Gli uomini rifletterono un poco, poi Àlvaro disse: "In che direzione andiamo? Ne ave.. ne hai un'idea, Hernando?"
"Sì, ho studiato le carte. Verso sud sud est ci sono molti isolotti. Ci orienteremo col sole e con le stelle. Se siamo fortunati e se non incontriamo burrasche o correnti, dovremmo avvistare un approdo entro, diciamo... dieci giorni. Se no... vedremo."
Tutti assentirono.
"E che faremo, ammesso che troviamo un'isola, una volta arrivati?" chiese Juan.
"Dipende. Se potremo, ci stabiliremo lì. Se no cercheremo un'altra isola. Ma un problema per volta. Ora dobbiamo mangiare e poi riprendere a remare. Per ora due turni di quattro uomini, alternati. Quando Santiago sarà in grado di remare, faremo tre turni di tre uomini a rotazione. Altre domande?"

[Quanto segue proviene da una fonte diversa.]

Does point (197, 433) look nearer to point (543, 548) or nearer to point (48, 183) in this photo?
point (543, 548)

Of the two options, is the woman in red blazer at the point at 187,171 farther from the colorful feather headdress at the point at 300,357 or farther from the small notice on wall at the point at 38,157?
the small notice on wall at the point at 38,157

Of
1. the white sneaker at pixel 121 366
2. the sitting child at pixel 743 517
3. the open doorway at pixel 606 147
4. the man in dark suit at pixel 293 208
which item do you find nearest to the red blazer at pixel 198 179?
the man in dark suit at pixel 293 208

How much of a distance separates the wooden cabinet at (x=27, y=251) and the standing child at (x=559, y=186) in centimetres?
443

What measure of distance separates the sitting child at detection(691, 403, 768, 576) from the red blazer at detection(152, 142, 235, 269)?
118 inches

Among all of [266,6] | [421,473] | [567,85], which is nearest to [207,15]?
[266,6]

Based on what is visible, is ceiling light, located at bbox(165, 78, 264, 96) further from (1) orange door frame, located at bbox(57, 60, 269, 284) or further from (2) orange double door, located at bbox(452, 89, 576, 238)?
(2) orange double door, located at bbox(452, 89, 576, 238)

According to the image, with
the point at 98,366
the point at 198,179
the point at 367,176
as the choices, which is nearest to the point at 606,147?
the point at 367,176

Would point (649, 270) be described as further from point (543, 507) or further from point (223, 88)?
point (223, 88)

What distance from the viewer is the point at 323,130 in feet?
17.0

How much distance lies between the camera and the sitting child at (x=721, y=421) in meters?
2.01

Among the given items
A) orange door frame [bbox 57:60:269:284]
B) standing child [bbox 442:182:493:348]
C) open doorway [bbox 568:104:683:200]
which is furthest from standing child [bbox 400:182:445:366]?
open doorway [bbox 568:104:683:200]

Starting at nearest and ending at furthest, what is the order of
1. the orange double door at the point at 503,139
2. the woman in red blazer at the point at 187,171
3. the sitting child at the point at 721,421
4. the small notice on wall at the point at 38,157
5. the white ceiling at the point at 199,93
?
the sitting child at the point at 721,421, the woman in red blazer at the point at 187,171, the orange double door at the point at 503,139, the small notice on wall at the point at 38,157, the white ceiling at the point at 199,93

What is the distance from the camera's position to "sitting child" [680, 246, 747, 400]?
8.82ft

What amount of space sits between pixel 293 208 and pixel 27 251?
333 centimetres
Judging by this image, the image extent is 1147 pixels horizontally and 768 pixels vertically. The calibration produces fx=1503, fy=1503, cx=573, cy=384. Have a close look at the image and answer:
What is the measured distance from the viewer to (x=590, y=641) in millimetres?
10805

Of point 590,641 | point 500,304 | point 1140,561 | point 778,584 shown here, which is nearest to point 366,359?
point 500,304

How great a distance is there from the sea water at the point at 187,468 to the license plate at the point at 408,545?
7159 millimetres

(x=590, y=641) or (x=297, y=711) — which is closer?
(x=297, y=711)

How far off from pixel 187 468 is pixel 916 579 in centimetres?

"Non potremo mai più tornare in Spagna, vero?" chiese Sancio.
"No, amico mio: lì ci aspetta il rogo, non dimenticarlo." gli disse Esteban.
"Altre domande?" chiese di nuovo Hernando.
"No, Hernando." rispose Felipe dopo aver guardato gli altri.
Poco dopo Josè distribuì il cibo. Era poco ma nessuno protestò. C'era anche un po' di rum e di unguento che usarono per medicare Santiago e le schiene degli uomini che erano stai frustati. Quindi, mentre quattro riposavano, gli altri quattro si misero ai remi e ripresero a vogare con vigore.
Manuel riposava accanto ad Hernando e, sotto il telo con cui si riparavano dal sole, allungò una mano a carezzare il suo uomo fra le gambe.
"Non ora..." gli sussurrò sorridendogli Hernando.
"Solo toccarti. Son troppi giorni che non possiamo più fare niente. Almeno toccarti."
"Ma se continui a toccarmi così, va a finire che non resisto e mi metto a fare l'amore con te davanti a tutti..."
"Io lo farei!" rispose Manuel palpando il membro ormai duro del suo uomo. "E credo che tutti, qui, abbiano voglia di farlo. Che male ci sarebbe? Non sarebbe la prima volta che due lo fanno sotto gli occhi di altri. Sulla nave capitava a volte, mica avevano una loro cabina come te. E qui, a parte il povero Santiago, siamo tutti in coppia, no?"
"No, mio dolce Manuel. Anche io ti desidero, ma aspettiamo almeno di aver trovato un'isola."
"Altri dieci giorni? E se non la trovassimo? Io voglio ancora fare l'amore con te, prima di morire o di non aver più forze per farlo. E anche gli altri, ne sono sicuro. Non credi che questa sia una decisione da prendere tutti assieme?"
"Hai ragione. Alla prossima sosta per mangiare tu porrai il problema e lo discuteremo e prenderemo una decisione. Ma ora smetti, ti prego."
"Non mi vuoi?"
"Altroché se ti voglio!"
"Allora fammelo sentire. Toccami e io smetterò di toccare te."
"Ah, birbante!" sorrise l'uomo, ma infilò una mano nella braca dell'amico e lo carezzò e lo palpò dolcemente.
Manuel poggiò il capo sul petto del suo uomo e si godette quel tocco lieve, intimo ed eccitante. Quando colse lo sguardo di Juan che era ai remi lì vicino e che resosi conto del lieve movimento sotto il telo gli aveva sorriso malizioso, il ragazzo gli fece l'occhietto con aria complice. Durante la nuova pausa per mangiare, Manuel parlò agli altri.
"Uomini, ognuno di noi è qui col suo uomo. Ma da giorni nessuno di noi ha avuto la possibilità di appartarsi col proprio compagno in intimità. Non so voi, ma io sento sempre più forte il desiderio di unirmi con il mio Hernando..."
Tutti assentirono e parecchi si lanciarono occhiate piene di desiderio.
"Ora," continuò Manuel, "il problema è che ogni coppia, durante i turni di riposo, potrebbe unirsi, ma dovrebbe farlo sotto gli occhi di tutti. E sapete che non basterebbe coprirsi con un telo mentre ci si unisce: son sempre incontri piuttosto... movimentati."
Parecchi ridacchiarono maliziosamente.
"E se fare una fottuta veloce davanti agli altri può non essere un grosso problema, scambiarsi tenerezze, lasciarsi andare, potrebbe mettere in imbarazzo sia chi lo fa che chi guarda. Perciò ognuno proponga una soluzione, poi Hernando le metterà ai voti."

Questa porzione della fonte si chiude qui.